Yesterday’s Google event threw out a lot of facts and figures that could have easily been missed if you were distracted at any moment during the 1 hour plus presentation. If you haven’t had a chance to view it by-the-way, you can do so here. One interesting number that was thrown out yesterday is actually very telling about where the personal computing industry is today. Google announced yesterday that there are 1.4 billion active Android users in the world today with a new 400 million active users added since May of last year. That figure is important because it is only 100 million shy of the once all dominant Windows platform.
Paul Thurrott has some great insights on this over at his site if you want to research this a bit more.
So for some perspective, 1.4 billion Android users is more than iOS users by about half-a-billion based on the number of iOS devices sold (not apples-to-apples (pardon the pun) but the best figure I could find in my research). By Microsoft’s own figures, they have 1.5 billion active Windows users in their ecosystem. That’s a lot but Windows has been around for 30 years. Android? 7 years. In fact, if you want to look at another Microsoft product, Office, Android has already passed that user count (1.2b for Office).

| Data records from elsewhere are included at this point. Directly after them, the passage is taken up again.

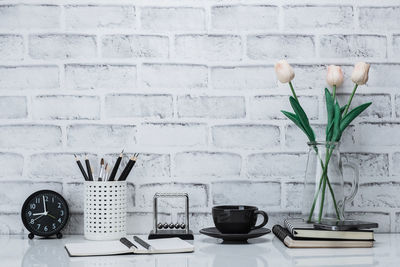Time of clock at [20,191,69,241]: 8:59
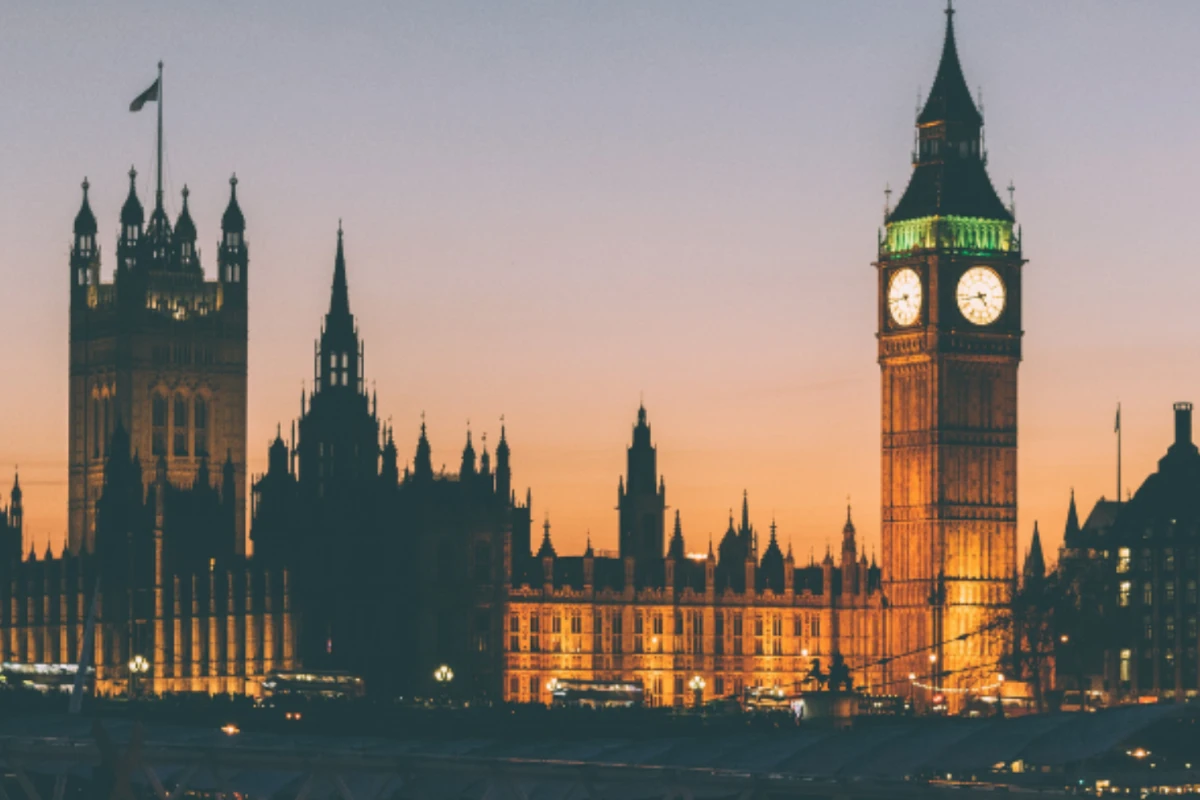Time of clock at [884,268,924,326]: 4:43
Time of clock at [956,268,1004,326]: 4:42
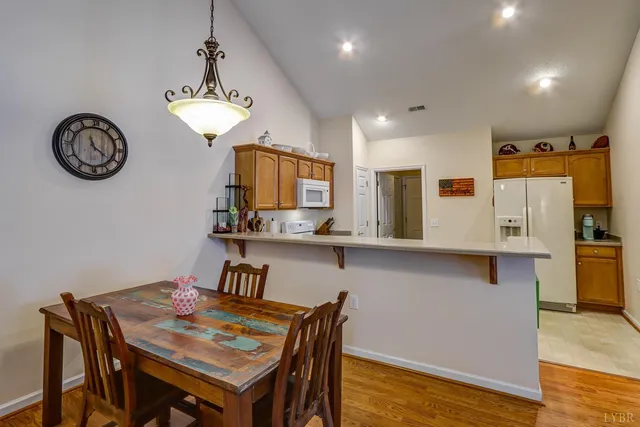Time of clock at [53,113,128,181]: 11:21
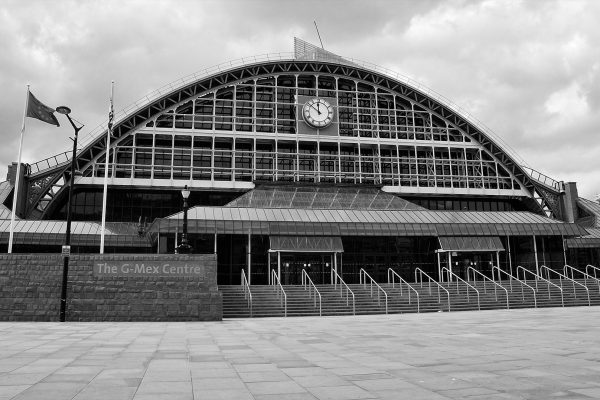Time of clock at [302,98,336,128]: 11:51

Microsoft Windows has been the dominant ecosystem for 25 years and for them to be upended is big news. Yes I get it, there is a bit of apples-to-oranges comparison going on so you have to be a little careful looking at these numbers. One was born on the desktop while one was born in a mobile frenzied world. But the fact remains on pure numbers of users of an platform/ecosystem, Android is going to pass Windows and do it soon.

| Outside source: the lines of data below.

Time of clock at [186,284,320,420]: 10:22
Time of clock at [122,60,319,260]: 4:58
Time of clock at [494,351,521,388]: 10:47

With Google continuing to push into emerging markets, places where people do not nor ever will have a PC, the speed by which Android will pass Windows will likely only accelerate. One thing that is for sure is that Windows isn’t going to be going away any time soon. Microsoft has a well established customer base, particularly in the enterprise space, where Android will be and has been adopted along side Windows.

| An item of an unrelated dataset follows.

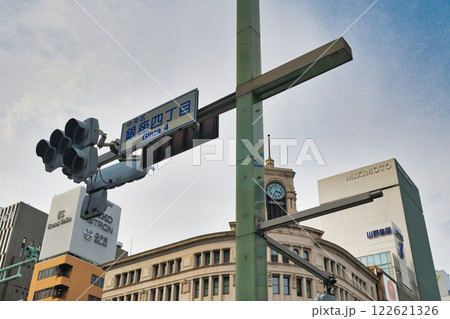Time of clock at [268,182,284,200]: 3:34
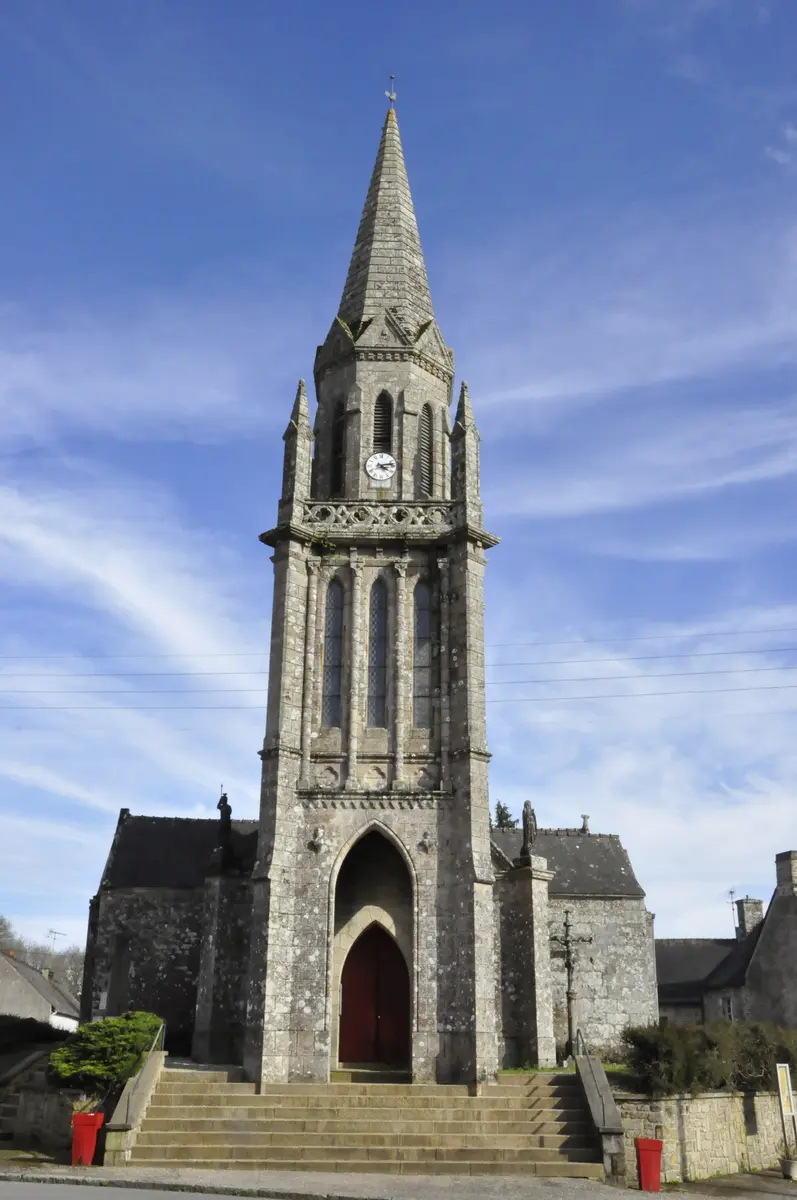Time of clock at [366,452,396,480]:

Finally, this supplanting of Android over Windows from a user base is not news to Microsoft. Their adoption of a mobile first strategy, which heavily depends on their apps on Android devices, speaks to this fact. Redmond knows that they are about to be passed and instead of trying to fight this fact, they are leveraging it to their advantage as best they can. And you know what? They are doing a pretty good job. The Office apps for Android are terrific and if you are in the Microsoft ecosystem from an Office perspective, having an Android device isn’t limiting or punishing in any way. That strength in apps is only going to continue.